For soluble CPY* with C-terminal sortase recognition tag, 3C cleavage site, and His₁₄ affinity tag, we collected membranes as described above. The membrane fraction was resuspended under denaturing conditions in buffer Y₂ (50 mM HEPES, pH 7.4, 300 mM KCl, 30 mM imidazole, 0.5 mM TCEP, and 6M urea) with fresh protease inhibitors and rolled for 1 hour. The urea insoluble material was cleared by 45Ti ultracentrifugation (42,000 rpm, 33 minutes). The urea-soluble supernatant was rolled with 10 mL of HisPur Ni-NTA Resin (Thermo Scientific) for 1.5 hours. The nickel resin was washed ten times with 50 mL of buffer Y₃ (50 mM HEPES, pH 7.4, 300 mM KCl, 0.5 mM TCEP, 30 mM imidazole) containing the following concentration of urea per wash: wash 1, 6M urea; wash 2–4, 3M urea; wash 5–8, 1M urea; and wash 9–10, no urea. The CPY* material was eluted with 400 mM imidazole under denaturing conditions in buffer Y₂. The denatured CPY* was refolded over a 20-hour dialysis. First, the 6M urea was diluted linearly to 3M urea using buffer Y₁ over a ~6 hour period. Next, 3M urea was diluted linearly to 0.5 M urea over 10 hours. Finally, the 0.5M urea solution was dialyzed twice against buffer Y₁ bringing the final urea concentration to ~1mM. The CPY* was labeled overnight (~14 hours) with FAM-maleimide (Lumiprobe) coupled to Gly-Gly-Gly-Cys peptide using Sortase A (P94R/D160N/D165A/K190E/K196T) that replaces the C-terminal 3C cleavage site and His₁₄ affinity tag if labeled. The overnight sortase labeling caused about ⅓ of the CPY* to precipitate out of solution. Insoluble CPY*-FAM was collected by low-speed centrifugation and re-solubilized in buffer Y₂ for 1 hour. The solubilized denatured CPY* was depleted of His₁₄ tag or full-length His₁₄ containing species by three successive passes over 2mL of HisPur Ni-NTA Resin (Thermo Scientific). The urea was dialyzed out over 20 hours bringing the final urea concentration to ~1mM in buffer Y₁, as described above. The protein was concentrated, aliquoted, and flash-frozen.

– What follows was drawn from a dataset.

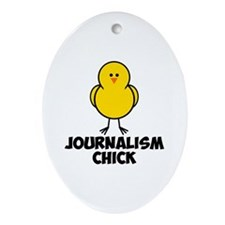 Journalism Chick Ornament (Oval)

CPY*-TM was purified as described previously²¹. Briefly, the membrane fraction was resuspended in 200 ml of buffer R₁ (50 mM HEPES, pH 7.4, 300 mM KCl, 1 mM MgCl₂, 1 mM TCEP, 6 M urea, 1 % tridecylphosphocholine (Fos-choline 13, Fos13), 30 mM imidazole) for 60 minutes. Insoluble material was removed by 45Ti ultracentrifugation (42,000 rpm, 30 minutes). Soluble material was incubated with His60 Superflow resin (Clontech) for 60 minutes. The resin was washed with 10 column volumes (CV) of buffer R₂ (25 mM HEPES, pH 7.4, 300 mM KCl, 1 mM MgCl₂ , 0.5 mM TCEP, 2 mM Fos13, 30 mM imidazole) supplemented with 6 M urea. The column was washed with decreasing amounts of urea: 10 CV of R₂(5 M Urea), 10 CV of R₂(3 M Urea), 10 CV of R₂(1 M Urea), and 20 CV of R₂(No Urea). The protein was eluted with 400 mM imidazole in buffer R₂, labeled with Dylight800 via Sortase A, and purified by gel filtration.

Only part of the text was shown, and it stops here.